··· Record list

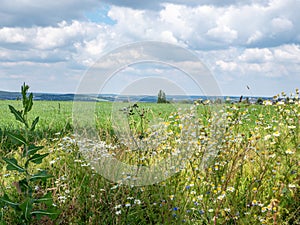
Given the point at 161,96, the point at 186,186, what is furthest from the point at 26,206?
the point at 161,96

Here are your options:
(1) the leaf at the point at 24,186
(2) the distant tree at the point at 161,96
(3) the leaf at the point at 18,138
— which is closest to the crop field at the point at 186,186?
(1) the leaf at the point at 24,186

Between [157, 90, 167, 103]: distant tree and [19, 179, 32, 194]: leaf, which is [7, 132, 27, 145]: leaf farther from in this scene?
[157, 90, 167, 103]: distant tree

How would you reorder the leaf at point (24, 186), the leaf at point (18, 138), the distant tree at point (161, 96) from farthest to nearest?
the distant tree at point (161, 96) < the leaf at point (24, 186) < the leaf at point (18, 138)

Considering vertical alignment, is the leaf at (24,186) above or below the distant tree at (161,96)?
below

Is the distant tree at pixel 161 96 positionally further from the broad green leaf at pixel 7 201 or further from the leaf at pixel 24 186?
the broad green leaf at pixel 7 201

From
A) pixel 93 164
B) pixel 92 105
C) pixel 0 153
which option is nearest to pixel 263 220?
pixel 93 164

······

§ To do:
Can you give all the items above as a Markdown table with the columns "Row" and "Line", numbering each line, skipping blank lines, and leaving out the pictures?

§ Expected answer:
| Row | Line |
|---|---|
| 1 | Given the point at 161,96, the point at 186,186, what is furthest from the point at 26,206? |
| 2 | the point at 161,96 |
| 3 | Here are your options: |
| 4 | (1) the leaf at the point at 24,186 |
| 5 | (2) the distant tree at the point at 161,96 |
| 6 | (3) the leaf at the point at 18,138 |
| 7 | — which is closest to the crop field at the point at 186,186? |
| 8 | (1) the leaf at the point at 24,186 |
| 9 | Between [157, 90, 167, 103]: distant tree and [19, 179, 32, 194]: leaf, which is [7, 132, 27, 145]: leaf farther from in this scene? |
| 10 | [157, 90, 167, 103]: distant tree |
| 11 | How would you reorder the leaf at point (24, 186), the leaf at point (18, 138), the distant tree at point (161, 96) from farthest to nearest? |
| 12 | the distant tree at point (161, 96) < the leaf at point (24, 186) < the leaf at point (18, 138) |
| 13 | Considering vertical alignment, is the leaf at (24,186) above or below the distant tree at (161,96)? |
| 14 | below |
| 15 | Is the distant tree at pixel 161 96 positionally further from the broad green leaf at pixel 7 201 or further from the leaf at pixel 24 186? |
| 16 | the broad green leaf at pixel 7 201 |
| 17 | From |
| 18 | A) pixel 93 164 |
| 19 | B) pixel 92 105 |
| 20 | C) pixel 0 153 |
| 21 | which option is nearest to pixel 263 220? |
| 22 | pixel 93 164 |